TRAVAIL DEMANDÉ:
**a)** Relevez toutes les années mentionnées dans l'extrait sur Saint-Nicolas-d'Acy, y compris celles de l'en-tête.
**b)** D'après l'extrait sur Saint-Nicolas-d'Acy, expliquez dans quelles circonstances l'effigie sépulcrale de Guy de la Tour a fini par trouver un abri dans l'église de Courteuil.

EXTRAIT DU TEXTE:
Extrait de l'ouvrage intitulé "Senlis et ses environs",
paru en 1896, par Eugène Muller (1834-1918), chanoine à Senlis en 1876,
puis premier vicaire de la Cathédrale Notre-Dame de Senlis en 1877


    .....Saint-Nicolas-d'Acy, Aciacus, montre bientôt à gauche, le grand mur du prieué qu'avait fondé en 1098, Robert, vidame de Senlis, baron de Survilliers et seigneur d'Acy. L'effigie sépulcrale du "trés insigne Guy de la Tour,", qui fut comme le restaurateur de ce prieuré, après avoir servi trop longtemps de cible aux enfants, a trouvé un abri dans un coin de l'église de Courteuil. " Ici, " disait son épitaphe en vers léonins,

" ici git l'illustre GUI, surnommé de la Tour,
qu'il trouve pitié auprès du Christ, né de la Vierge ".

" Hic jacet egregius Guido de turre vocatus,
Cui sit propitius Christus de Virgine natus ".

DuRûel nous a conservé une liste des prieurs que l'abbé Vattier a éclairé par des notes.

De l'église que Nicolas Sanguin, avait dédiée en 1626, il ne reste pas une pierre.

DONNÉES FOURNIES:
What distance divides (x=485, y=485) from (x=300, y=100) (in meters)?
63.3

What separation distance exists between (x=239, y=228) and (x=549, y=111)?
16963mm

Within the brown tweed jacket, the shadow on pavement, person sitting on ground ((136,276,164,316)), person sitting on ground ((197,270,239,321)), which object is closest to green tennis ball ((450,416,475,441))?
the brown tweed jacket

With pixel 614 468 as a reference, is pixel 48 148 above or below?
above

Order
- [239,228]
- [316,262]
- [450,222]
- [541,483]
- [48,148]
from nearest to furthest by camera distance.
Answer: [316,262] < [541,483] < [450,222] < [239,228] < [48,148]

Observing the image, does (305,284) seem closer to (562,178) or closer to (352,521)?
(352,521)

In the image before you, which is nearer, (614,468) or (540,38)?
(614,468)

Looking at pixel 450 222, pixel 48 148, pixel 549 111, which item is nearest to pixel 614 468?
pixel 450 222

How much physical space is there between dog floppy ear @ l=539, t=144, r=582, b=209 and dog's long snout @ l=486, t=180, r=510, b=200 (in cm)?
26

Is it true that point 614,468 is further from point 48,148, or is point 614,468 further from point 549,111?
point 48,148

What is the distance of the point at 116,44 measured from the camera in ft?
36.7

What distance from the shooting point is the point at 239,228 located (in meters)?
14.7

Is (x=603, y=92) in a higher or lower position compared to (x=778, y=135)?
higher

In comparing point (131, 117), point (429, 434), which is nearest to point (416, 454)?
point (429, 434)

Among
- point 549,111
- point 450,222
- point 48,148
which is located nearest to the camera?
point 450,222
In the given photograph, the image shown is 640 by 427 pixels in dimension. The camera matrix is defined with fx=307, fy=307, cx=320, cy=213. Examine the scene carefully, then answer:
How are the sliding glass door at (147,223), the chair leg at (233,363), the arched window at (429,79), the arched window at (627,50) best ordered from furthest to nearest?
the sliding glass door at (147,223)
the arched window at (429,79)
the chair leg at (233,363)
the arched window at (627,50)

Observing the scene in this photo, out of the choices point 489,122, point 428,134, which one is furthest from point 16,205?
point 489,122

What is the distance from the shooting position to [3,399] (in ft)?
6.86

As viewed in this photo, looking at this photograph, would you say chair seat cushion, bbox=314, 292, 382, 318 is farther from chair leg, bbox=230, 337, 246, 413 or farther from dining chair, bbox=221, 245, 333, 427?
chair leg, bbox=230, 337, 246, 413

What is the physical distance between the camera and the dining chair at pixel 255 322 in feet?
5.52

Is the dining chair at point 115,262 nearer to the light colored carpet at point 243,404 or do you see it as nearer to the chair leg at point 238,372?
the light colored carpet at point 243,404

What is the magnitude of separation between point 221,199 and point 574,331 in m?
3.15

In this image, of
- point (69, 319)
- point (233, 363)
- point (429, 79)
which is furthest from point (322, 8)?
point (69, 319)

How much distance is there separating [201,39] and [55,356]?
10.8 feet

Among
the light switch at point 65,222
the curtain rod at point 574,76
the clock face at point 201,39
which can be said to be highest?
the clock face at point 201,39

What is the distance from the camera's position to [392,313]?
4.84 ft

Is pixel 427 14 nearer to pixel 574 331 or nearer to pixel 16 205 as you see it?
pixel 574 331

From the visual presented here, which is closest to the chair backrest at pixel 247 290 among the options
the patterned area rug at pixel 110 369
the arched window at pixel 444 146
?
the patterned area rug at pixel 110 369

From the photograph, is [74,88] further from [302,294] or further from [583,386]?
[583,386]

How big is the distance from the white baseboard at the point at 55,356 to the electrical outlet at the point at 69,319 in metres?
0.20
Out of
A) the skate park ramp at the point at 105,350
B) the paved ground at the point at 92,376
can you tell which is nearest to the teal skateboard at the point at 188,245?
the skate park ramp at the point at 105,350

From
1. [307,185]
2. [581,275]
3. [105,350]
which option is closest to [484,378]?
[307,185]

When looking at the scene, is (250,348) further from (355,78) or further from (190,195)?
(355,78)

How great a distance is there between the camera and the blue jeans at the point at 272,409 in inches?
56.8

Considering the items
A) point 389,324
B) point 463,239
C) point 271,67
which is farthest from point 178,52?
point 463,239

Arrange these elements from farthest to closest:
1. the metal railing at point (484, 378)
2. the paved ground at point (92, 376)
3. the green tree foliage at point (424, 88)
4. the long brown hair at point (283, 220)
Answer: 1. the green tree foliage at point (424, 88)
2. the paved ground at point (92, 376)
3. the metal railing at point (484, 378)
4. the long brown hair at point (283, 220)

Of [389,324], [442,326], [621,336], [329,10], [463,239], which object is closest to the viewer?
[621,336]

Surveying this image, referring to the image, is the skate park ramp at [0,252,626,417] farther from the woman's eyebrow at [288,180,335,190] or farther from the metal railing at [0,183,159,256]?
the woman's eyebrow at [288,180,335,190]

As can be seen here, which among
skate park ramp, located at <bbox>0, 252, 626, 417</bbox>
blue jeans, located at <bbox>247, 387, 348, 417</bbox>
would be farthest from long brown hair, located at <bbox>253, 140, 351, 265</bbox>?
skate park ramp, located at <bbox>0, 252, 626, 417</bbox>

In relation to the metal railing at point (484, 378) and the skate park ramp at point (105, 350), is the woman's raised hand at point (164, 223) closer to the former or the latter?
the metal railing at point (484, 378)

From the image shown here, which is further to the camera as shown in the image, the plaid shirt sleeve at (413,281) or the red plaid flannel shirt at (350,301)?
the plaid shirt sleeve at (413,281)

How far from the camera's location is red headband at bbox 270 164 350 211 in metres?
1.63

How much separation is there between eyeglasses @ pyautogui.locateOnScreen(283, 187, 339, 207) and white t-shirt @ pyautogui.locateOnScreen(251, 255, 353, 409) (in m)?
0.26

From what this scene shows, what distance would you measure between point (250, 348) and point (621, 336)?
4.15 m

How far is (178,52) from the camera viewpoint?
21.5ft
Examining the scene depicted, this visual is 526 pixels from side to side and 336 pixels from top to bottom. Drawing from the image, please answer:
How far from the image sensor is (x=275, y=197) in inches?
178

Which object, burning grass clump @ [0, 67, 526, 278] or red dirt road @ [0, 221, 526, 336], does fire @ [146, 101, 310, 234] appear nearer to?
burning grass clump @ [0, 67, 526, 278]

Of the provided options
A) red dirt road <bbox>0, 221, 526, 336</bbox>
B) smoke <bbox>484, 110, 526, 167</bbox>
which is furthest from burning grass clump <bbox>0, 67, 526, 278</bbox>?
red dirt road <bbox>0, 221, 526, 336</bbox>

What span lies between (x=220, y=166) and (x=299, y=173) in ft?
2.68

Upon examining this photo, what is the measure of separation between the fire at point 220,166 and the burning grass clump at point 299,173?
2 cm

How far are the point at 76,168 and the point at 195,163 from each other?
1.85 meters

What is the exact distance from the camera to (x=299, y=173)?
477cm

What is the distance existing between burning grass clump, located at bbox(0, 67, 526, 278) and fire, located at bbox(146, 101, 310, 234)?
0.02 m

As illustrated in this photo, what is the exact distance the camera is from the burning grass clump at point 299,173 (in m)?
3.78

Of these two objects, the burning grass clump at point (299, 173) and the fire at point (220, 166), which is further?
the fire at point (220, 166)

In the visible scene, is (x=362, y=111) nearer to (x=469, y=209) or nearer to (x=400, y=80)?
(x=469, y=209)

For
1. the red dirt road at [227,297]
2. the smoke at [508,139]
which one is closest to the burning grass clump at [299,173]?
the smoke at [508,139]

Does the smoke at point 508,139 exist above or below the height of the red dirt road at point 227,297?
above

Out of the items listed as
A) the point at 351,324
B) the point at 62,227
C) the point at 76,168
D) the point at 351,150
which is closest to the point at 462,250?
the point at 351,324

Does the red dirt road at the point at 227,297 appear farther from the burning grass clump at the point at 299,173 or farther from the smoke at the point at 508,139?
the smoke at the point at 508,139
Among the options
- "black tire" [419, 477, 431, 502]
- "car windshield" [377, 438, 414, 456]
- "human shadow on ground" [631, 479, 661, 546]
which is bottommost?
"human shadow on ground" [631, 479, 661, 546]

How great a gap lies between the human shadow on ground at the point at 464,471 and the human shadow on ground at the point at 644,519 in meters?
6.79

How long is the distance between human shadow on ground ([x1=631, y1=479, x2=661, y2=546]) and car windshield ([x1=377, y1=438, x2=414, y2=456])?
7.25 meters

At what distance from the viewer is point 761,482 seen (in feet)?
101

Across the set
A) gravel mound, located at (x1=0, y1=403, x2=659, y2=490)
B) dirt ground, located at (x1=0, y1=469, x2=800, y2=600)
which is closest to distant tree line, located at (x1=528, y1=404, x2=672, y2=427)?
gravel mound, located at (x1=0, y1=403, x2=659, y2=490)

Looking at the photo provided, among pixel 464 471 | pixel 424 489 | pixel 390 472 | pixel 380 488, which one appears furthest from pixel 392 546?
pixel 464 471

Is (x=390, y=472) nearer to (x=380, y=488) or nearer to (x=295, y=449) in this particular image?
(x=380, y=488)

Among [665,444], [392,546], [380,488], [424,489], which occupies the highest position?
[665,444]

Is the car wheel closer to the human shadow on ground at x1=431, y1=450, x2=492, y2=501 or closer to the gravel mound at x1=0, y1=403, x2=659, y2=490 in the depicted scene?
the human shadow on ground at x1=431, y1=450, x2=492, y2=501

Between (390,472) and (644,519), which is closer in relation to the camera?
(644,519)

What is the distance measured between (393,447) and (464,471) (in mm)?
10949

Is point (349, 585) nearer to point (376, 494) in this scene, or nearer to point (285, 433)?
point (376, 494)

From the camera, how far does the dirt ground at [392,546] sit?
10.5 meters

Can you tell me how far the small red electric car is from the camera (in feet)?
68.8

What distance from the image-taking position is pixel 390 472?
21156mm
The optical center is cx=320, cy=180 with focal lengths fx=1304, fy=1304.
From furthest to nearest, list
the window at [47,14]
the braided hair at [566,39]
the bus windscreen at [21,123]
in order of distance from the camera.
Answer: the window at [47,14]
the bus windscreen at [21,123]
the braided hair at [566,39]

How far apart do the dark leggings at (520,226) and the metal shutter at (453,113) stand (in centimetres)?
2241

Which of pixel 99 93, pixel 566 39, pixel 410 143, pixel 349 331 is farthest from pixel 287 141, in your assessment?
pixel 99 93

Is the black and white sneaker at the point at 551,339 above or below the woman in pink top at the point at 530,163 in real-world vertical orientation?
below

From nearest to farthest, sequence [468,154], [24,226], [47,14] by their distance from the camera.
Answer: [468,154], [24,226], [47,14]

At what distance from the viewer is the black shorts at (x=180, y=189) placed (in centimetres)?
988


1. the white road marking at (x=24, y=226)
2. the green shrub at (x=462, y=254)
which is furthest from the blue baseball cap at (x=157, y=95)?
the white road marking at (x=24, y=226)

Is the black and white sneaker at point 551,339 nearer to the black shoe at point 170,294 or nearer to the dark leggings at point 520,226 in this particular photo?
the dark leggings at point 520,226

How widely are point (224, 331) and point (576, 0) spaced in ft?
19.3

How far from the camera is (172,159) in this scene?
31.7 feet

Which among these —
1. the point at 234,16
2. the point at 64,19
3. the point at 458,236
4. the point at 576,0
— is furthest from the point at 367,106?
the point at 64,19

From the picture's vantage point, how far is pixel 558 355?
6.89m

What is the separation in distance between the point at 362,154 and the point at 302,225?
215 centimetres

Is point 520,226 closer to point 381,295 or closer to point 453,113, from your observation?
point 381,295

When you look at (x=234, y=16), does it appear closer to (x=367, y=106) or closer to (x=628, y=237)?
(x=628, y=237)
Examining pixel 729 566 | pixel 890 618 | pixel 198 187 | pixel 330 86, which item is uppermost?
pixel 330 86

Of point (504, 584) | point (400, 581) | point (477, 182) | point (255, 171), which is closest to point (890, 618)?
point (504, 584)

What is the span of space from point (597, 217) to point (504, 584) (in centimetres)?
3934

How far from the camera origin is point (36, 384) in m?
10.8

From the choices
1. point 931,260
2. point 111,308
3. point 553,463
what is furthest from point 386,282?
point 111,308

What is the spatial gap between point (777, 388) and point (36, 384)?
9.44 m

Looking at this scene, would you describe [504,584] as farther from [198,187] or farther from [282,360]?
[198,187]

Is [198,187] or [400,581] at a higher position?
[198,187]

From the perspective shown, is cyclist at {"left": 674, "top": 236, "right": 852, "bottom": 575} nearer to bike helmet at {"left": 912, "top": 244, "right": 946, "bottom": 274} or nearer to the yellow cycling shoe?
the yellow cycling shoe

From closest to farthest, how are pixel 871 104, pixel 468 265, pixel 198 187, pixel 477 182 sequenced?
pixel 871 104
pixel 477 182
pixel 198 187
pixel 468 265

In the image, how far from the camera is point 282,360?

RÉPONSES AUX CONSIGNES:
**a)** 1896, 1834, 1918, 1876, 1877, 1098, 1626

**b)** L'effigie sépulcrale de Guy de la Tour, considéré comme le restaurateur du prieuré, a trouvé un abri dans un coin de l'église de Courteuil après avoir servi trop longtemps de cible aux enfants.